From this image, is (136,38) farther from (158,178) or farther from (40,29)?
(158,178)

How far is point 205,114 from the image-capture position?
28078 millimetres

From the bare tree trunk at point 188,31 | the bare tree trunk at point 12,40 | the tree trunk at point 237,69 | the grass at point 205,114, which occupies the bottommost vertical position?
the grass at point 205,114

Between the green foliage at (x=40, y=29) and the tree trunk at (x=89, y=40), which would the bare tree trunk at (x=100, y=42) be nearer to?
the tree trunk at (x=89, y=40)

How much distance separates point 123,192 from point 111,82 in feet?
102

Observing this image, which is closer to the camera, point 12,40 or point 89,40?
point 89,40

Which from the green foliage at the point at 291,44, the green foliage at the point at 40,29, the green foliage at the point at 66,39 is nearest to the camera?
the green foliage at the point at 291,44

....

(INSTRUCTIONS FOR THE TASK): Format each line of the data above as a string in a JSON list, one string per line and in the original order, omitting the blank lines.

(ANSWER TO THE EXERCISE):
[
  "From this image, is (136,38) farther from (158,178) or farther from (40,29)?",
  "(158,178)",
  "How far is point 205,114 from the image-capture position?",
  "28078 millimetres",
  "From the bare tree trunk at point 188,31 | the bare tree trunk at point 12,40 | the tree trunk at point 237,69 | the grass at point 205,114, which occupies the bottommost vertical position?",
  "the grass at point 205,114",
  "Between the green foliage at (x=40, y=29) and the tree trunk at (x=89, y=40), which would the bare tree trunk at (x=100, y=42) be nearer to?",
  "the tree trunk at (x=89, y=40)",
  "How much distance separates point 123,192 from point 111,82 in feet?",
  "102",
  "Observing this image, which is closer to the camera, point 12,40 or point 89,40?",
  "point 89,40",
  "Which from the green foliage at the point at 291,44, the green foliage at the point at 40,29, the green foliage at the point at 66,39 is nearest to the camera?",
  "the green foliage at the point at 291,44"
]